### The problem
If a line in the records below contains the word "United", return that line.

Saved entries
###
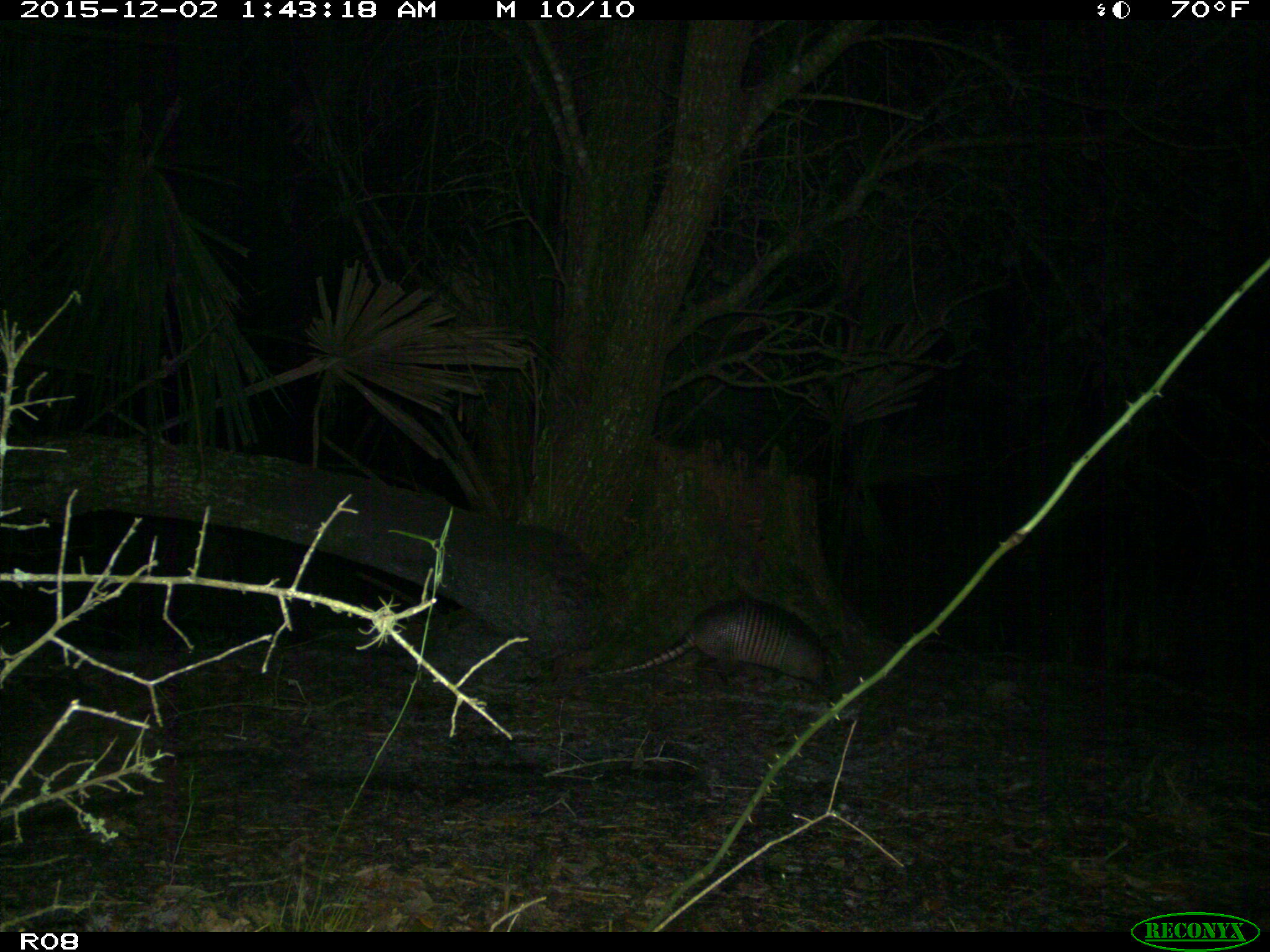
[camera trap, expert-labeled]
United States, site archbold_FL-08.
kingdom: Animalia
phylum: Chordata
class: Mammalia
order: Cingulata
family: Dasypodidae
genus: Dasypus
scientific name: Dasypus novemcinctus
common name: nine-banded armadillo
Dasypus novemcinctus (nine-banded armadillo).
###
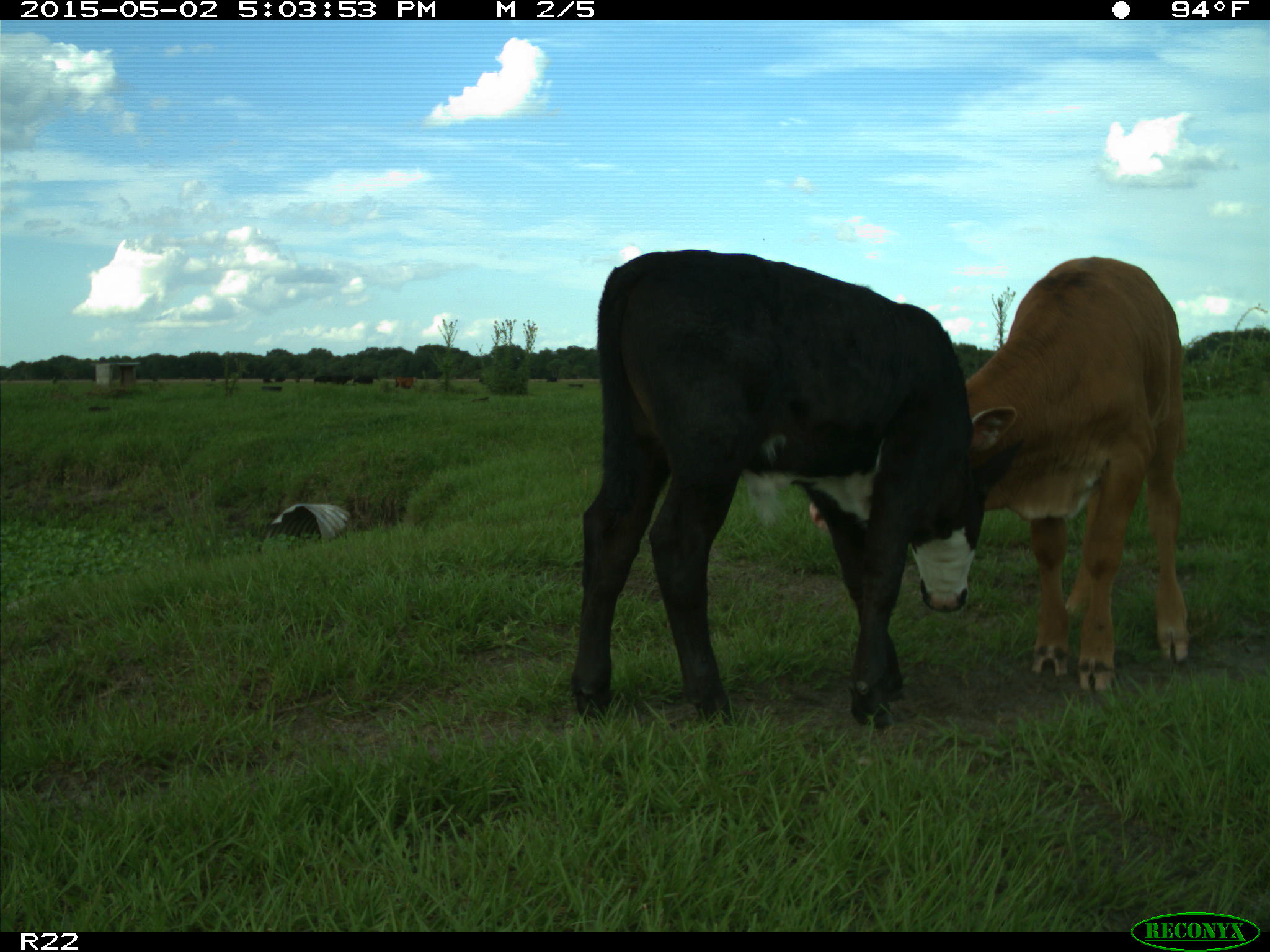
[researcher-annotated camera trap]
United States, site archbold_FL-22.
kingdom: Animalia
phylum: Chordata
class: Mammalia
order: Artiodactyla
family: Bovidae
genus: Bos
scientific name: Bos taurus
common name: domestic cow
###
### Written reply
United States, site archbold_FL-08.
United States, site archbold_FL-22.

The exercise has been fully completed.